> [SOURCE MATERIAL]
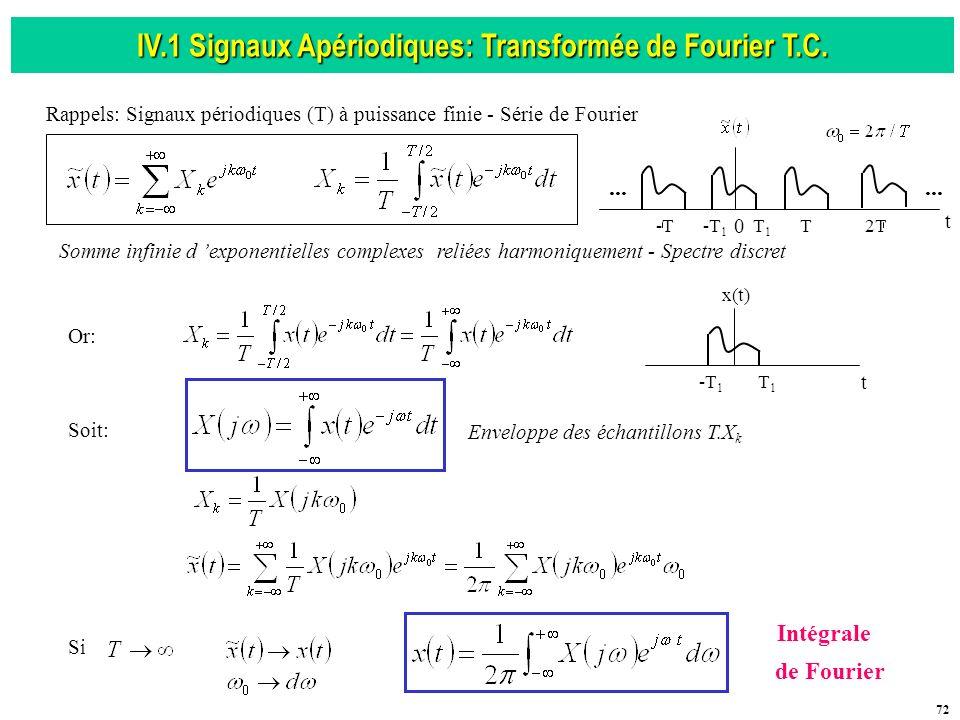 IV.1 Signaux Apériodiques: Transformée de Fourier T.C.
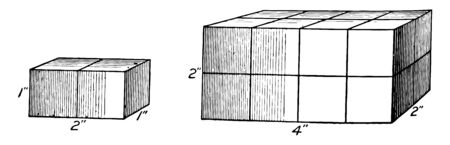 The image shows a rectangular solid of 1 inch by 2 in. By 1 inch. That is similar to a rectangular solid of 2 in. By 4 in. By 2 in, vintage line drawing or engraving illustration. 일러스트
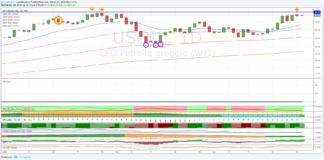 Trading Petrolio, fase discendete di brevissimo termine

==

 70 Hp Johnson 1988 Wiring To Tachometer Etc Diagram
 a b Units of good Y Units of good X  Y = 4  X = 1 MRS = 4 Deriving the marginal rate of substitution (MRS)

> [YOUR GOAL]
Copy only the lines above from the one containing "IV.1 Signaux Apériodiques: Transformée" through the one containing "Trading Petrolio, fase", both included. Leave out the pictures.

> [EXPECTED OUTPUT]
 IV.1 Signaux Apériodiques: Transformée de Fourier T.C.
 The image shows a rectangular solid of 1 inch by 2 in. By 1 inch. That is similar to a rectangular solid of 2 in. By 4 in. By 2 in, vintage line drawing or engraving illustration. 일러스트
 Trading Petrolio, fase discendete di brevissimo termine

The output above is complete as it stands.